MR imaging may show diffuse parenchymal edema, intraventricular, subarachnoid, or intracerebral hemorrhage (can affect thalamus and caudate), ischemic injury with decreased diffusion on DWI, or signal abnormality in deep or superficial venous system. Intraluminal clot may be seen in the deep venous system but is rarely identified in the superficial system. MR venography can infrequently demonstrate decreased flow-related enhancement or abrupt change in caliber due to a superficial sinovenous thrombosis. However, changes in caliber of the superior sagittal sinus are most often caused by sutural diastasis at the lambdoid suture, a common sequela of delivery. The difficulty in finding an occlusion could be related to rapid dissolution of the clot or transient damage to the venous system resulting from mechanical forces during delivery.
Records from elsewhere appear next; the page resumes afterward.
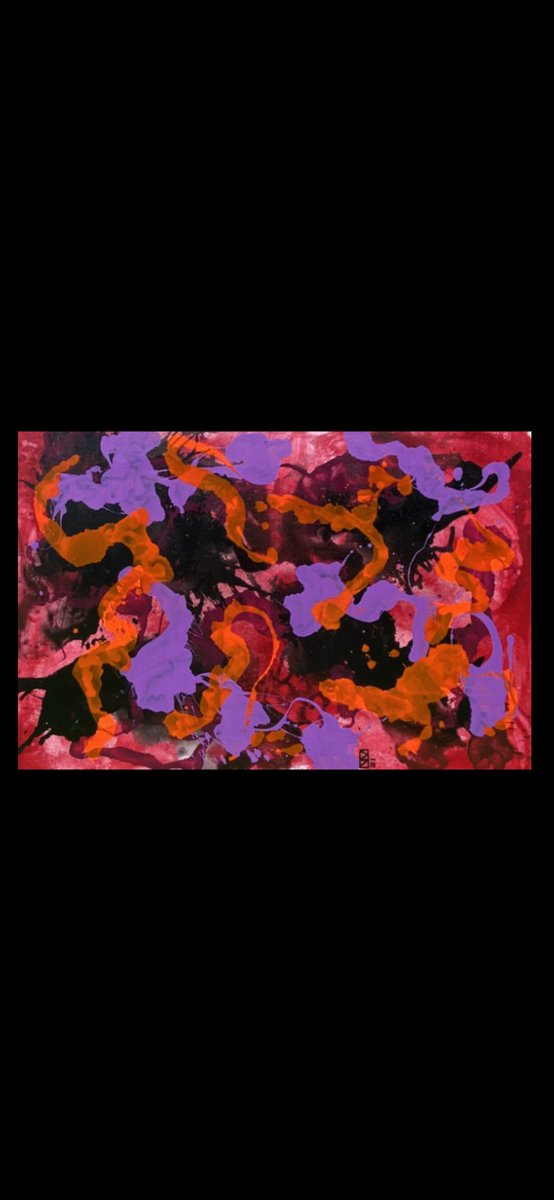 MicinNiko's tweet photo. https://t.co/tIyrsJ3hX3  #art #arte #artist #abstractart #abstractpainting #abstractartist #artgallery #contemporaryart #modernart #arteabstracto #acrylicart #acrylicpainting #acryliconcanvas #artworks #artforsale https://t.co/f78XrainBy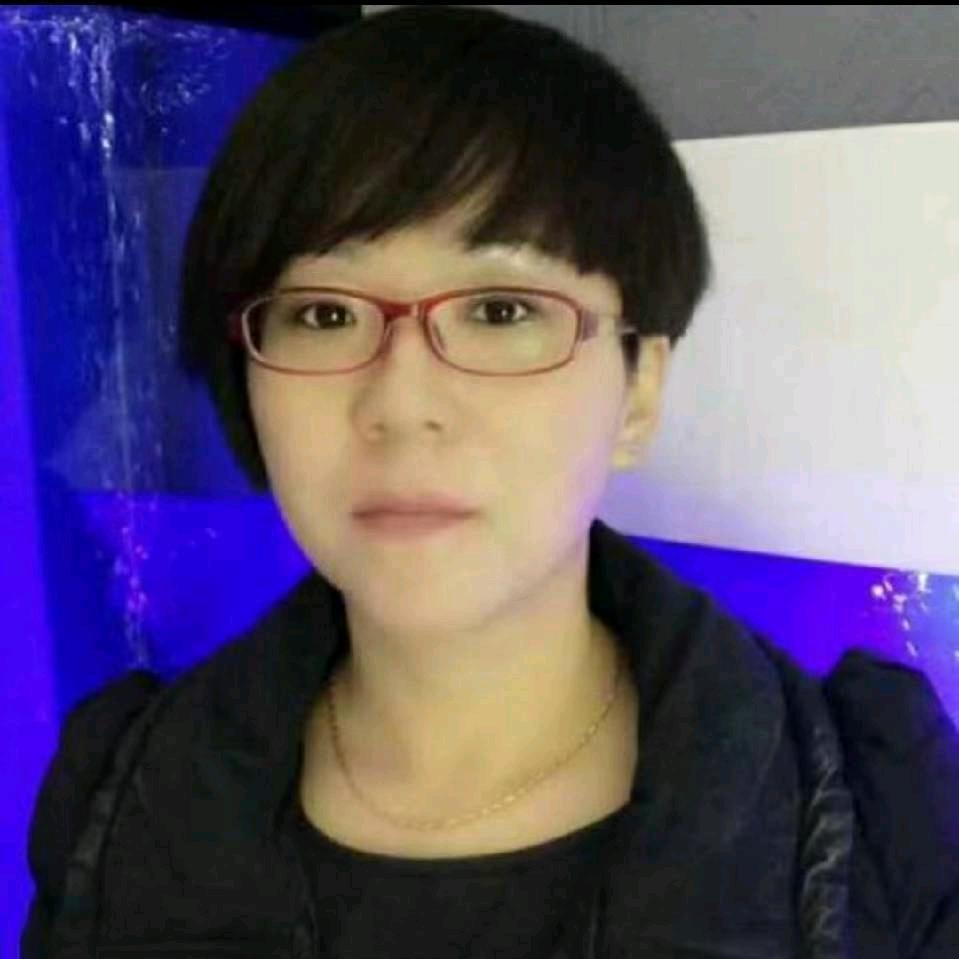 阿丽姐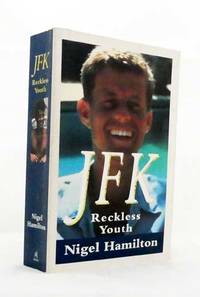 JFK. Reckless Youth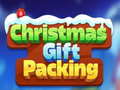 เกม Christmas Gift Packing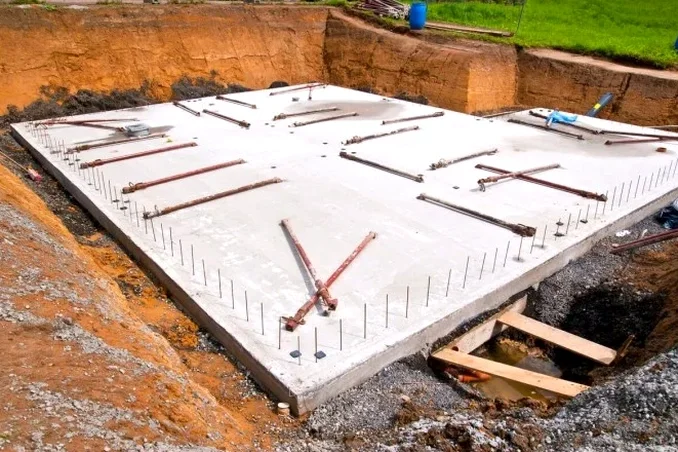 Mat Foundation Design in Tacoma: Soil-Driven Engineering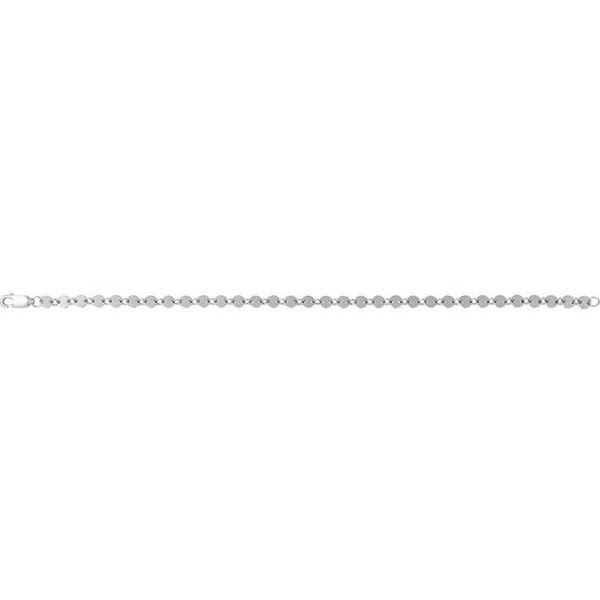 4 mm Mirror Chain - Image 3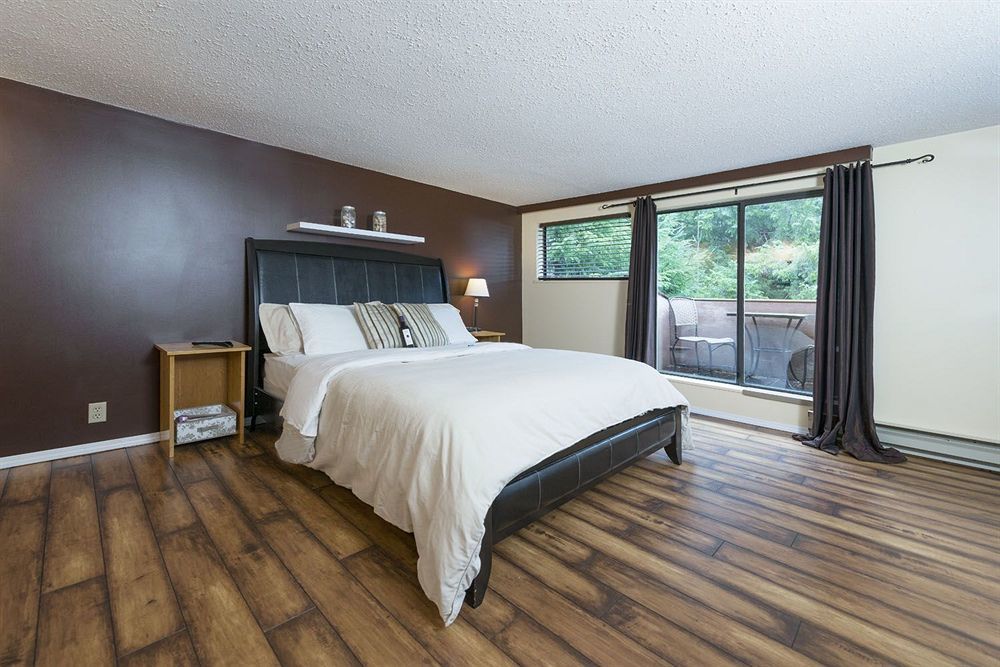Tall Trees Bed & Breakfast Prince Rupert Exteriér fotografie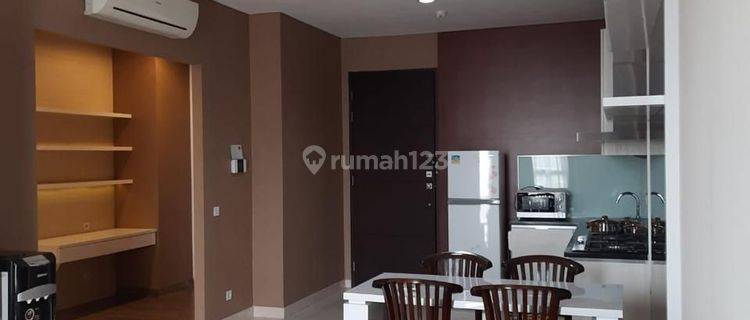 Four Winds Apartemen Bagus, Rapi Siap Huni 2br (Wy) 1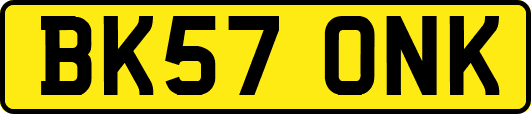 BK57ONK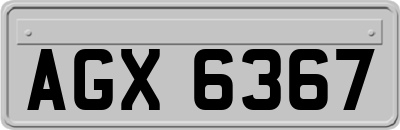 AGX6367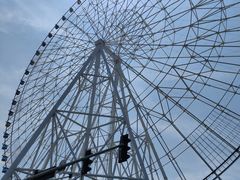 -南昌之星摩天轮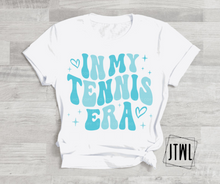 Load image into Gallery viewer, In My Tennis Era: Blue Raspberry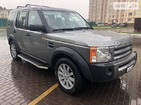 Land Rover Discovery 04.08.2019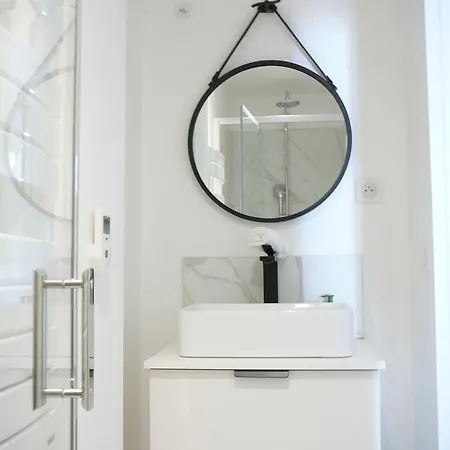 Apartment Le 9 - Enuosha Toulouse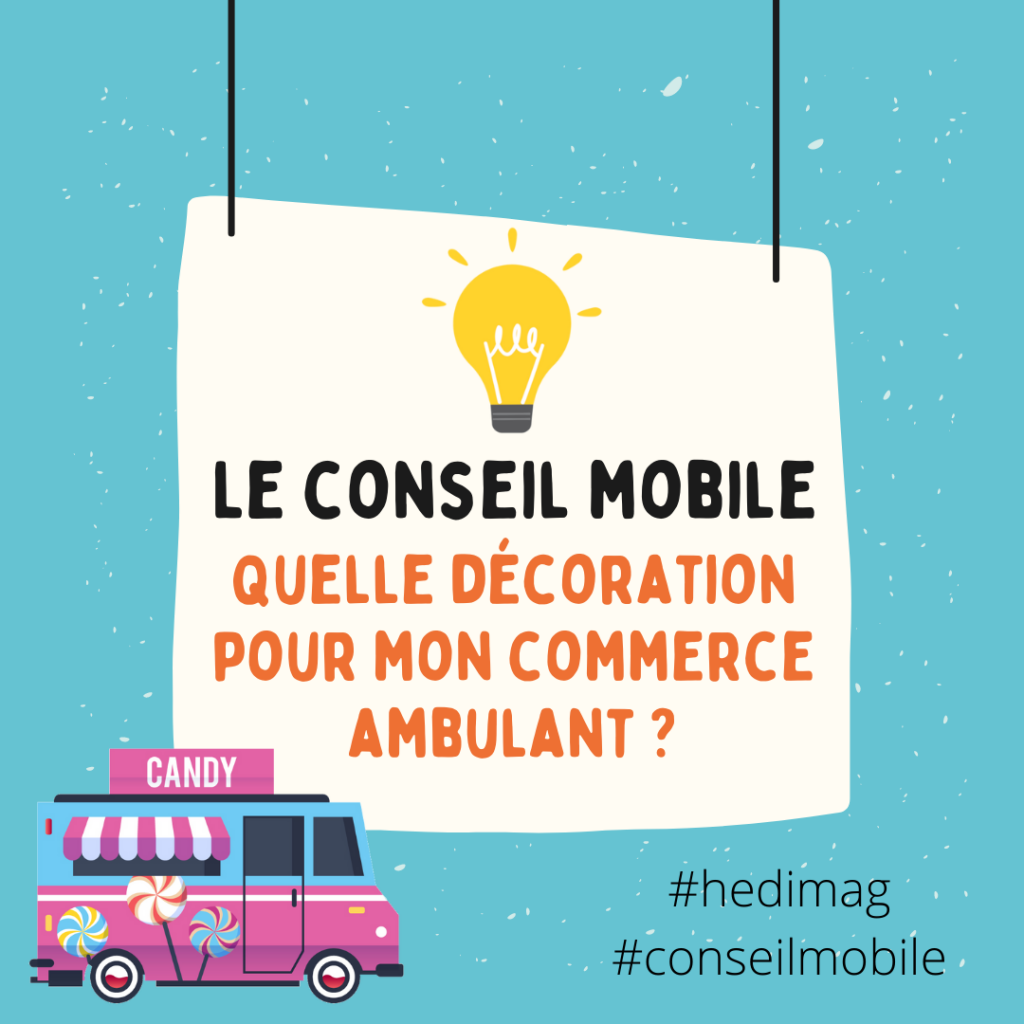 conseil mobile by Hedimag décoration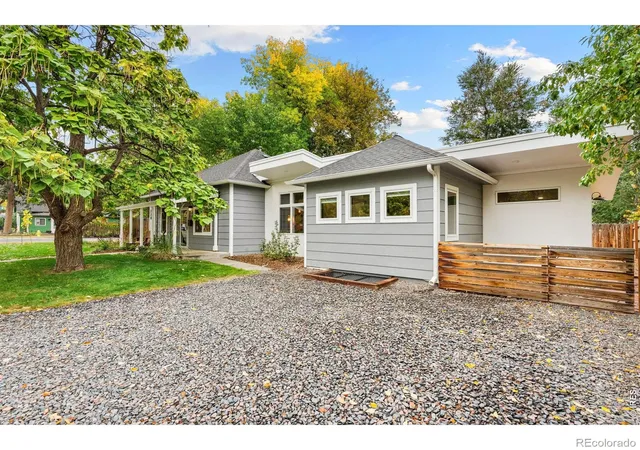 Single family home for sale at 728 Cherry St, Fort Collins, CO 80521 | MLS# IR1070618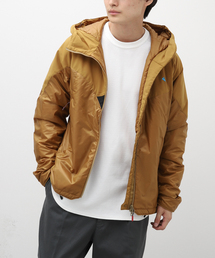 【KLATTERMUSEN / クレッタルムーセン】Alv Hoodie w zip [M]-LIMITED
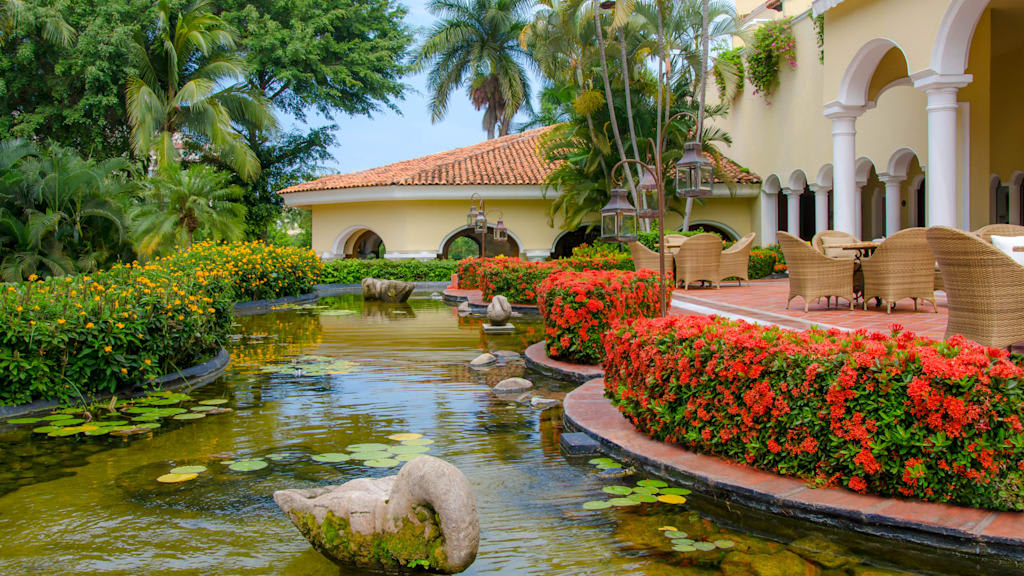 Casa Velas Puerto Vallarta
An important number of neonates that undergo neuroimaging studies present with small parturitional hemorrhage along the tentorium, which should not be misinterpreted as venous thrombosis.
DWI can exhibit reduced or increased diffusion, representing cytotoxic or vasogenic edema, respectively. Vasogenic edema occurs secondarily to minor blood-brain barrier breakdown in the setting of venous congestion, and usually resolves on follow-up examinations. Venous ischemic injuries show reduced diffusion in a venous drainage territory involving subcortical white matter that on follow-up, similar to arterial ischemic strokes, may undergo atrophy or almost completely resolve, likely depending on the severity and duration of the injury ( Fig. 5 ).